Membrane fluidity in membrane phospholipids of brain tumours was investigated and compared with those of white and grey matter. Fifteen brain tumours including 5 gliomas, 5 meningiomas and 5 metastatic cancers were examined. These samples were frozen immediately after extirpation in liquid nitrogen. After extraction of total lipids from the tumour tissues, membrane phospholipids were separated and analysed by thin-layer and gas-liquid chromatography. The fluidity of the phospholipid membrane was studied by electron spin resonance (ESR) spectroscopy, using a stearate spin probe.
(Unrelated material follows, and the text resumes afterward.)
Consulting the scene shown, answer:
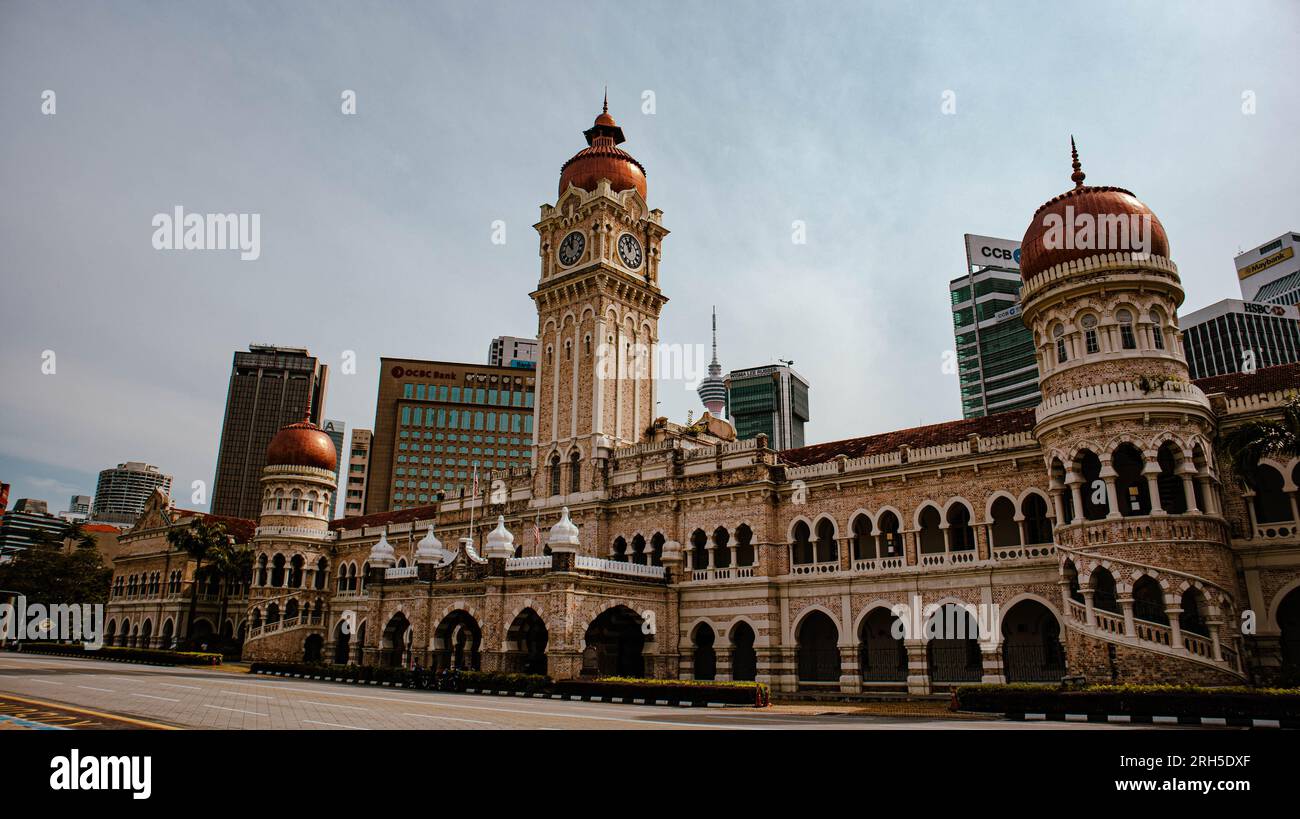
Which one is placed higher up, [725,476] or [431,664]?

The fatty acid composition of total phospholipid of brain tumours was characterized by an increase in linoleic and arachidonic acids when compared to the control brain. The percentage of palmitoleic acid was higher in gliomas and metastatic tumours than in meningiomas. Furthermore, in the brain tumour tissues, the decreases of phosphatidylethanolamine and phosphatidylserine and the increase of phosphatidylcholine were observed when compared with grey or white matter with the exception of meningioma. There was some difference in phospholipid membrane fluidity between brain tumour and control brain tissue. The order parameter calculated from ESR spectra became higher in the following order: metastatic brain tumour, less than meningioma, less than grey matter, less than glioma, less than white matter. These results suggest that the phospholipid metabolism in the brain tumour is different from that of the normal brain, and this difference may affect the alteration of membrane physical properties which exhibit in part the character of the transformation.

PMID: 2883605 [PubMed - indexed for MEDLINE]

[StephN]

... but join the club. Yes, as PattyZ mentioned, if there is no active cancer in the rest of your body, you have a good chance of conquering the few brain mets you have. Especially at their size.
This also means that you will be monitored by brain MRI every 2 or 3 months for the foreseeable future to catch any more that might show up in an early stage. It is good that your body gave you some warning with the headache. My body gave me NO warning with symptoms and I had a met get rather large that is giving me some problems later.

Looks like your support at home is very strong and this will help.

As far as RB's information on the fatty composition of various brain tumors, I am trying to figure out if it is good to intake the nuts and things, or if I should lay off them. This fatty acid thing IS rather complicated and I have a hard time just focusing on the long names. I do take my flax seed oil daily and it is balanced between the omega 3, 6 and 9s. ALso use a lot of high quality olive oil.